### [EXERCISE DESCRIPTION]
Exactly as written, print out each entry in the data, with no pictures.

### [TASK DATA]

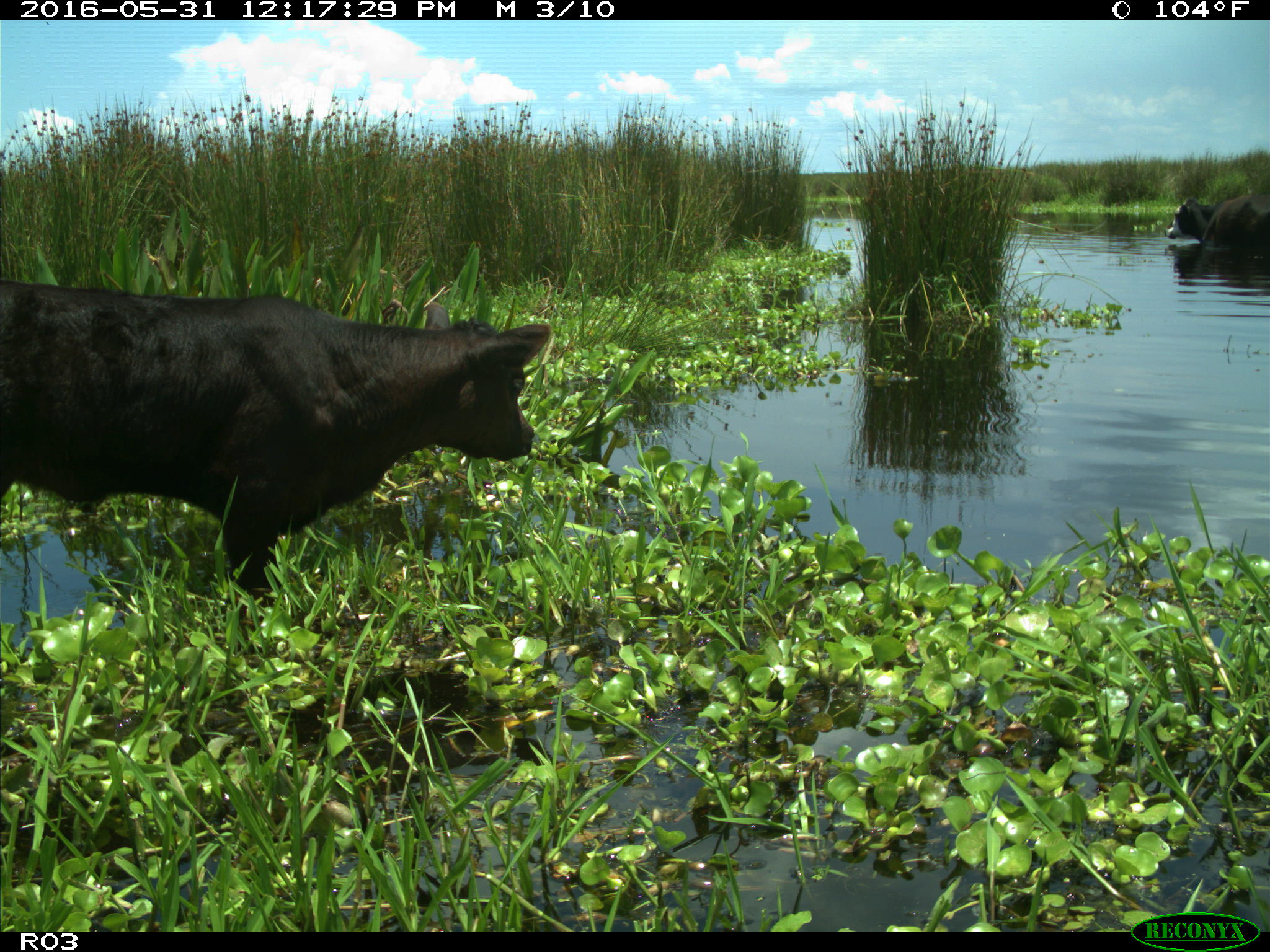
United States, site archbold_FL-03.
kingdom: Animalia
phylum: Chordata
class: Mammalia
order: Artiodactyla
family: Bovidae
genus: Bos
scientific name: Bos taurus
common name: domestic cow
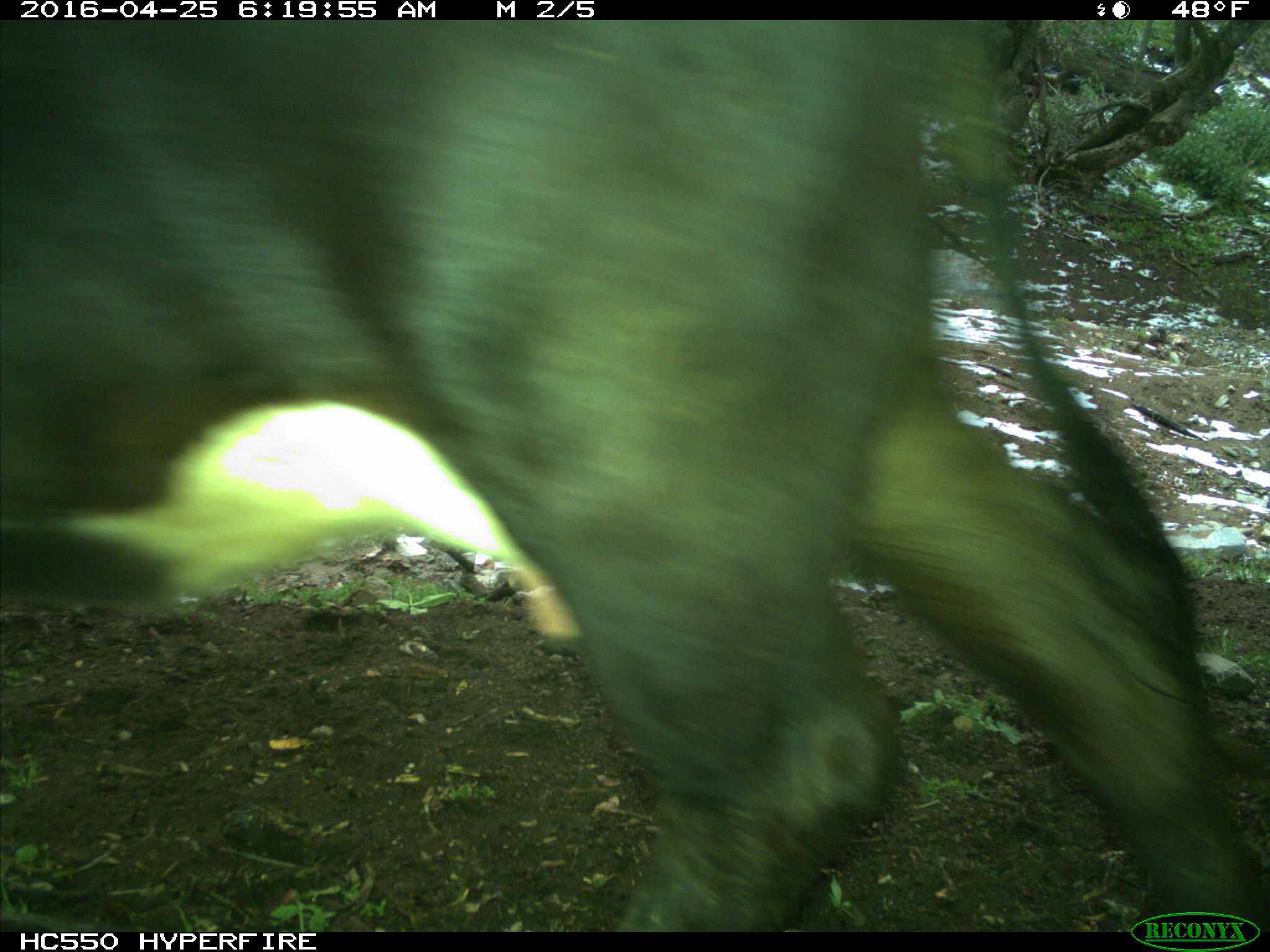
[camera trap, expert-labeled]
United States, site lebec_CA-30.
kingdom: Animalia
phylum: Chordata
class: Mammalia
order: Artiodactyla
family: Bovidae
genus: Bos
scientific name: Bos taurus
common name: domestic cow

### [SOLUTION TO THIS PROBLEM]
United States, site archbold_FL-03.
kingdom: Animalia
phylum: Chordata
class: Mammalia
order: Artiodactyla
family: Bovidae
genus: Bos
scientific name: Bos taurus
common name: domestic cow
[camera trap, expert-labeled]
United States, site lebec_CA-30.
kingdom: Animalia
phylum: Chordata
class: Mammalia
order: Artiodactyla
family: Bovidae
genus: Bos
scientific name: Bos taurus
common name: domestic cow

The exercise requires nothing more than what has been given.